*Problem details*:
Could you retype all of the entries exactly, without their pictures?

*Records contained in a dataset*:
►
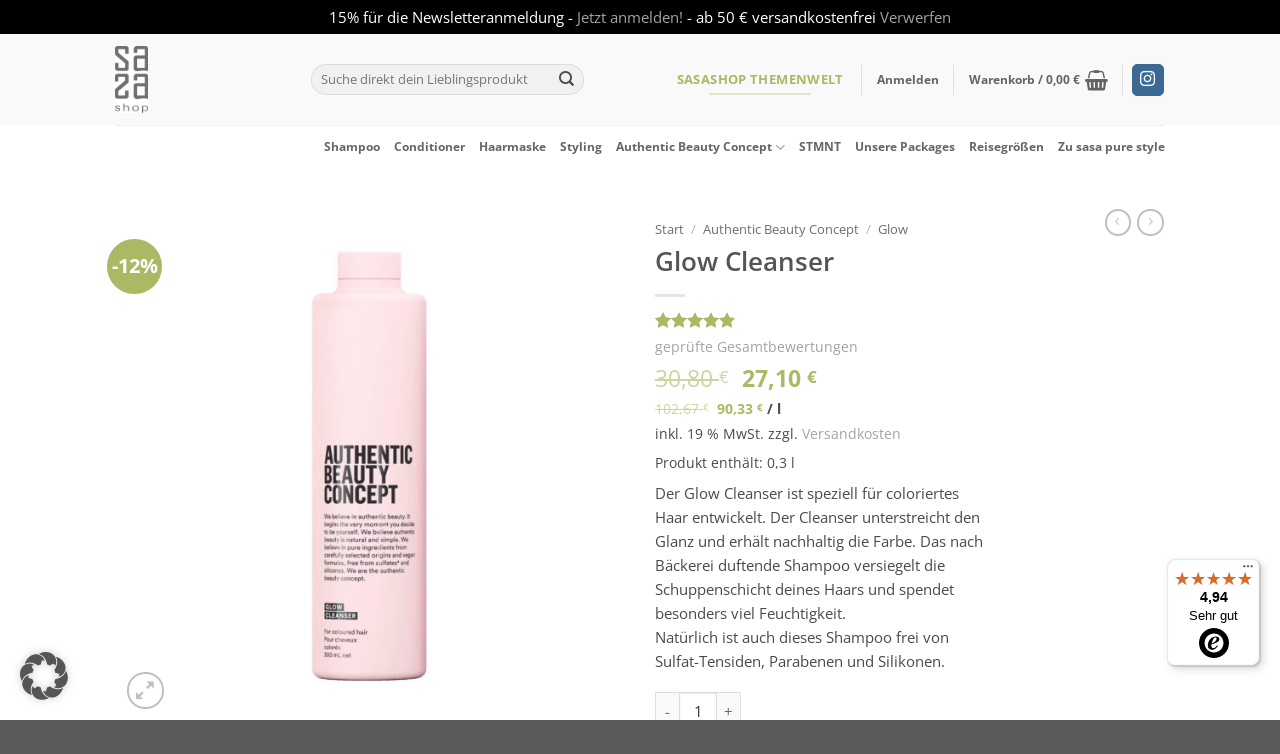

--- FILE ---
content_type: text/javascript
request_url: https://widgets.trustedshops.com/js/X1005AD7D22E7AB37A451069B4381E024.js?ver=2.0.4
body_size: 1337
content:
((e,t)=>{const a={shopInfo:{tsId:"X1005AD7D22E7AB37A451069B4381E024",name:"sasashop.de",url:"sasashop.de",language:"de",targetMarket:"DEU",ratingVariant:"WIDGET",eTrustedIds:{accountId:"acc-dca61d61-8295-400d-a3e0-30413a2df21d",channelId:"chl-2b9c07e8-62a6-44ed-8325-de0f7dbbcd72"},buyerProtection:{certificateType:"CLASSIC",certificateState:"DISABLED",mainProtectionCurrency:"EUR",classicProtectionAmount:100,maxProtectionDuration:30,plusProtectionAmount:2e4,basicProtectionAmount:100,firstCertified:"2023-08-25 08:16:13"},reviewSystem:{rating:{averageRating:4.94,averageRatingCount:53,overallRatingCount:75,distribution:{oneStar:0,twoStars:0,threeStars:0,fourStars:3,fiveStars:50}},reviews:[{average:5,buyerStatement:"Super Shop, schnelle Lieferung und top Produkte!",rawChangeDate:"2026-01-17T16:27:05.000Z",changeDate:"17.1.2026",transactionDate:"3.1.2026"},{average:5,buyerStatement:"Schnell, sehr freundlich",rawChangeDate:"2026-01-09T15:26:09.000Z",changeDate:"9.1.2026",transactionDate:"2.1.2026"},{average:5,buyerStatement:"Super schnelle Lieferung und Ware wird ganz lieb noch mit Herz verpackt.",rawChangeDate:"2026-01-08T18:08:18.000Z",changeDate:"8.1.2026",transactionDate:"31.12.2025"}]},features:["SHOP_CONSUMER_MEMBERSHIP","GUARANTEE_RECOG_CLASSIC_INTEGRATION","MARS_REVIEWS","MARS_EVENTS","DISABLE_REVIEWREQUEST_SENDING","MARS_QUESTIONNAIRE","MARS_PUBLIC_QUESTIONNAIRE"],consentManagementType:"OFF",urls:{profileUrl:"https://www.trustedshops.de/bewertung/info_X1005AD7D22E7AB37A451069B4381E024.html",profileUrlLegalSection:"https://www.trustedshops.de/bewertung/info_X1005AD7D22E7AB37A451069B4381E024.html#legal-info",reviewLegalUrl:"https://help.etrusted.com/hc/de/articles/23970864566162"},contractStartDate:"2023-08-10 00:00:00",shopkeeper:{name:"SaSa purestyle company GmbH",street:"Zweigstr. 2",country:"DE",city:"Starnberg",zip:"82319"},displayVariant:"reviews-only",variant:"reviews-only",twoLetterCountryCode:"DE"},"process.env":{STAGE:"prod"},externalConfig:{trustbadgeScriptUrl:"https://widgets.trustedshops.com/assets/trustbadge.js",cdnDomain:"widgets.trustedshops.com"},elementIdSuffix:"-98e3dadd90eb493088abdc5597a70810",buildTimestamp:"2026-01-27T05:40:17.454Z",buildStage:"prod"},r=a=>{const{trustbadgeScriptUrl:r}=a.externalConfig;let n=t.querySelector(`script[src="${r}"]`);n&&t.body.removeChild(n),n=t.createElement("script"),n.src=r,n.charset="utf-8",n.setAttribute("data-type","trustbadge-business-logic"),n.onerror=()=>{throw new Error(`The Trustbadge script could not be loaded from ${r}. Have you maybe selected an invalid TSID?`)},n.onload=()=>{e.trustbadge?.load(a)},t.body.appendChild(n)};"complete"===t.readyState?r(a):e.addEventListener("load",(()=>{r(a)}))})(window,document);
◄
*Result of the exercise*:
--- FILE ---
content_type: text/javascript
request_url: https://widgets.trustedshops.com/js/X1005AD7D22E7AB37A451069B4381E024.js?ver=2.0.4
body_size: 1337
content:
((e,t)=>{const a={shopInfo:{tsId:"X1005AD7D22E7AB37A451069B4381E024",name:"sasashop.de",url:"sasashop.de",language:"de",targetMarket:"DEU",ratingVariant:"WIDGET",eTrustedIds:{accountId:"acc-dca61d61-8295-400d-a3e0-30413a2df21d",channelId:"chl-2b9c07e8-62a6-44ed-8325-de0f7dbbcd72"},buyerProtection:{certificateType:"CLASSIC",certificateState:"DISABLED",mainProtectionCurrency:"EUR",classicProtectionAmount:100,maxProtectionDuration:30,plusProtectionAmount:2e4,basicProtectionAmount:100,firstCertified:"2023-08-25 08:16:13"},reviewSystem:{rating:{averageRating:4.94,averageRatingCount:53,overallRatingCount:75,distribution:{oneStar:0,twoStars:0,threeStars:0,fourStars:3,fiveStars:50}},reviews:[{average:5,buyerStatement:"Super Shop, schnelle Lieferung und top Produkte!",rawChangeDate:"2026-01-17T16:27:05.000Z",changeDate:"17.1.2026",transactionDate:"3.1.2026"},{average:5,buyerStatement:"Schnell, sehr freundlich",rawChangeDate:"2026-01-09T15:26:09.000Z",changeDate:"9.1.2026",transactionDate:"2.1.2026"},{average:5,buyerStatement:"Super schnelle Lieferung und Ware wird ganz lieb noch mit Herz verpackt.",rawChangeDate:"2026-01-08T18:08:18.000Z",changeDate:"8.1.2026",transactionDate:"31.12.2025"}]},features:["SHOP_CONSUMER_MEMBERSHIP","GUARANTEE_RECOG_CLASSIC_INTEGRATION","MARS_REVIEWS","MARS_EVENTS","DISABLE_REVIEWREQUEST_SENDING","MARS_QUESTIONNAIRE","MARS_PUBLIC_QUESTIONNAIRE"],consentManagementType:"OFF",urls:{profileUrl:"https://www.trustedshops.de/bewertung/info_X1005AD7D22E7AB37A451069B4381E024.html",profileUrlLegalSection:"https://www.trustedshops.de/bewertung/info_X1005AD7D22E7AB37A451069B4381E024.html#legal-info",reviewLegalUrl:"https://help.etrusted.com/hc/de/articles/23970864566162"},contractStartDate:"2023-08-10 00:00:00",shopkeeper:{name:"SaSa purestyle company GmbH",street:"Zweigstr. 2",country:"DE",city:"Starnberg",zip:"82319"},displayVariant:"reviews-only",variant:"reviews-only",twoLetterCountryCode:"DE"},"process.env":{STAGE:"prod"},externalConfig:{trustbadgeScriptUrl:"https://widgets.trustedshops.com/assets/trustbadge.js",cdnDomain:"widgets.trustedshops.com"},elementIdSuffix:"-98e3dadd90eb493088abdc5597a70810",buildTimestamp:"2026-01-27T05:40:17.454Z",buildStage:"prod"},r=a=>{const{trustbadgeScriptUrl:r}=a.externalConfig;let n=t.querySelector(`script[src="${r}"]`);n&&t.body.removeChild(n),n=t.createElement("script"),n.src=r,n.charset="utf-8",n.setAttribute("data-type","trustbadge-business-logic"),n.onerror=()=>{throw new Error(`The Trustbadge script could not be loaded from ${r}. Have you maybe selected an invalid TSID?`)},n.onload=()=>{e.trustbadge?.load(a)},t.body.appendChild(n)};"complete"===t.readyState?r(a):e.addEventListener("load",(()=>{r(a)}))})(window,document);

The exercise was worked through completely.